Versatility dimension

The federation and mesh models are comparable approaches that seek to manage fewer microservices. However, the mesh model is more versatile than the federation model because a single entry point does not constrain it and allows mesh reconfigurations without impacting the privacy-preserving or application microservices.

The enclave and sidecar models have similarities, which can be compared in terms of versatility. Both rely on a software component that protects individual microservices. However, the sidecar model white-boxes those protections, while the enclave model black-boxes them. The white-box approach is more versatile, as it provides more options.

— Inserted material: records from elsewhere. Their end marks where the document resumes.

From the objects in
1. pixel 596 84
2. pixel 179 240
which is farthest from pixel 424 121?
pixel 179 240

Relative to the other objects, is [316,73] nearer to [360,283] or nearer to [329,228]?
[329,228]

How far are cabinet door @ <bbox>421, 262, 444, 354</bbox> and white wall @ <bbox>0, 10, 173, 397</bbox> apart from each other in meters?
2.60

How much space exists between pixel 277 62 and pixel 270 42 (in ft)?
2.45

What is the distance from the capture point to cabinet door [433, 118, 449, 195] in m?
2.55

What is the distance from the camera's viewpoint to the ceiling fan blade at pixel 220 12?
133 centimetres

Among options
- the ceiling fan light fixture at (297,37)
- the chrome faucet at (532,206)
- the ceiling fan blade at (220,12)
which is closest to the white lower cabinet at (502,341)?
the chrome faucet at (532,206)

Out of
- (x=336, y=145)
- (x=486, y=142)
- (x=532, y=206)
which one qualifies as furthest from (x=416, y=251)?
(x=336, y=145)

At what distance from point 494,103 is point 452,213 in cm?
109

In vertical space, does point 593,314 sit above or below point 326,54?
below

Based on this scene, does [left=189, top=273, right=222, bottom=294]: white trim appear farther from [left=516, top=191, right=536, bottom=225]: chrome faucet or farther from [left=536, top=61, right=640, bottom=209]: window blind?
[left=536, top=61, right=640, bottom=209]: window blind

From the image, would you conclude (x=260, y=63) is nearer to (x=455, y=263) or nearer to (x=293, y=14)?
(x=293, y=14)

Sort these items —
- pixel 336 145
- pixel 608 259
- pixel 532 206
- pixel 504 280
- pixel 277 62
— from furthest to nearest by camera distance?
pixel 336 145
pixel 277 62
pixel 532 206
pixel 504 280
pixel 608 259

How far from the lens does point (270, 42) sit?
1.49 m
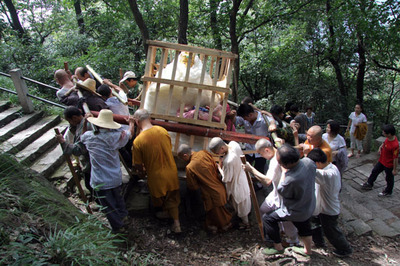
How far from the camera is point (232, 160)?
3891mm

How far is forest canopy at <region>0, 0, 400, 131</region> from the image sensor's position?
936 centimetres

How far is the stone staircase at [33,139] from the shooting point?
187 inches

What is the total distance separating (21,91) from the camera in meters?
6.20

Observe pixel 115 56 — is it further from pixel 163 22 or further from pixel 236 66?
pixel 236 66

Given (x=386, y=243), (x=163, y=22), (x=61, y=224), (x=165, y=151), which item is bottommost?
(x=386, y=243)

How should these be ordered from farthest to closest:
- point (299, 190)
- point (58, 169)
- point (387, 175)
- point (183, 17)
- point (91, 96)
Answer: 1. point (183, 17)
2. point (387, 175)
3. point (58, 169)
4. point (91, 96)
5. point (299, 190)

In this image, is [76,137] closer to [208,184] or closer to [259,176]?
[208,184]

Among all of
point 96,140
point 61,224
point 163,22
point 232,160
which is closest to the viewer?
point 61,224

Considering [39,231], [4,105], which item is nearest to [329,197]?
[39,231]

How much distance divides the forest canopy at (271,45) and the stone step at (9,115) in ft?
11.6

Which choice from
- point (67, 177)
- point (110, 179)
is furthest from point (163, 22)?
point (110, 179)

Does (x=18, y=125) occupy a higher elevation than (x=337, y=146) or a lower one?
lower

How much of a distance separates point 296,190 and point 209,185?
126 cm

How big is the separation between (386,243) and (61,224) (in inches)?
195
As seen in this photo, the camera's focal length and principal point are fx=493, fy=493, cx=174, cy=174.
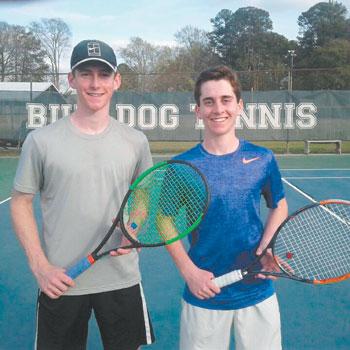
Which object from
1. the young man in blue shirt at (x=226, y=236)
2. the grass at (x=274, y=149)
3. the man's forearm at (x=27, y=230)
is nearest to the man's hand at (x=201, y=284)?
the young man in blue shirt at (x=226, y=236)

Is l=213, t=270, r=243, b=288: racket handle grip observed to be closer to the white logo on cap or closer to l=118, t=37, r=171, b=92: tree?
the white logo on cap

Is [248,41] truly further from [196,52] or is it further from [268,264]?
[268,264]

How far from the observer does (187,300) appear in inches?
82.7

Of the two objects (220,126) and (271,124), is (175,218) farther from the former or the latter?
(271,124)

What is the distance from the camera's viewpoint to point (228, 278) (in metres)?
1.99

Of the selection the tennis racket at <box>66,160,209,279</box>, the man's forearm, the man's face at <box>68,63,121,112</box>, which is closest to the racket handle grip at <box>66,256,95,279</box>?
the tennis racket at <box>66,160,209,279</box>

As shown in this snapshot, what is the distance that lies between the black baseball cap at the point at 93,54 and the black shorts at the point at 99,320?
989mm

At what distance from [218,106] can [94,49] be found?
0.57 metres

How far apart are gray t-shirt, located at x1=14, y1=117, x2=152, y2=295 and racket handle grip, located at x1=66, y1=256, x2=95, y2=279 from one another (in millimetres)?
49

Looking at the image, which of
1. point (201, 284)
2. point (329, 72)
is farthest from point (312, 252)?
point (329, 72)

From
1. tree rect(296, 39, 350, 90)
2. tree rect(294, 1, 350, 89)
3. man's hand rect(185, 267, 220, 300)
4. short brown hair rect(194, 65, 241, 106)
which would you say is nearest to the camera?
man's hand rect(185, 267, 220, 300)

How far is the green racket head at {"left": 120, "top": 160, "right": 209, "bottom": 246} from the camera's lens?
2055mm

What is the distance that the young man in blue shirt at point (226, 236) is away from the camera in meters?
2.03

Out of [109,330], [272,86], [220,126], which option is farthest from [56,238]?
[272,86]
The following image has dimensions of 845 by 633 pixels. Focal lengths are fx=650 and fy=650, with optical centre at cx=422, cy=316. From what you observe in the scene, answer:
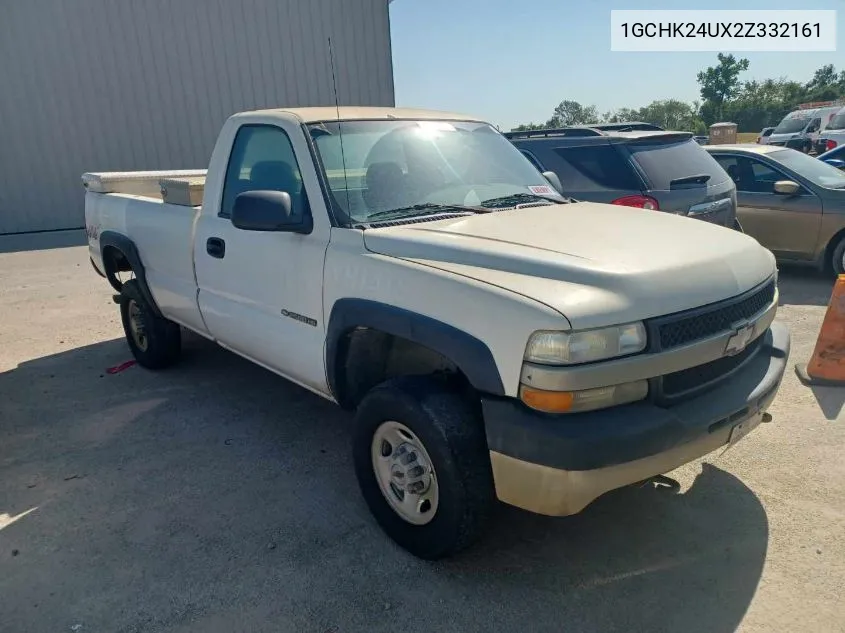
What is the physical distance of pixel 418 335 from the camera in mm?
2693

Finally, we do not compare the endpoint model to other models since the focus on endpoints is an exclusive characteristic of this model.

5.3 Putting together the granularity and versatility dimensions

We now bring together the two discussed dimensions (Table 2). We categorize the identified privacy models using three granularity categories: low, medium, and high. Using categories rather than a continuous classification of models (as in Fig. 10) simplifies the decision-making process. Fine-grained decisions do not have to be made about the granularity dimension. They can be made considering the combination of granularity and versatility dimensions.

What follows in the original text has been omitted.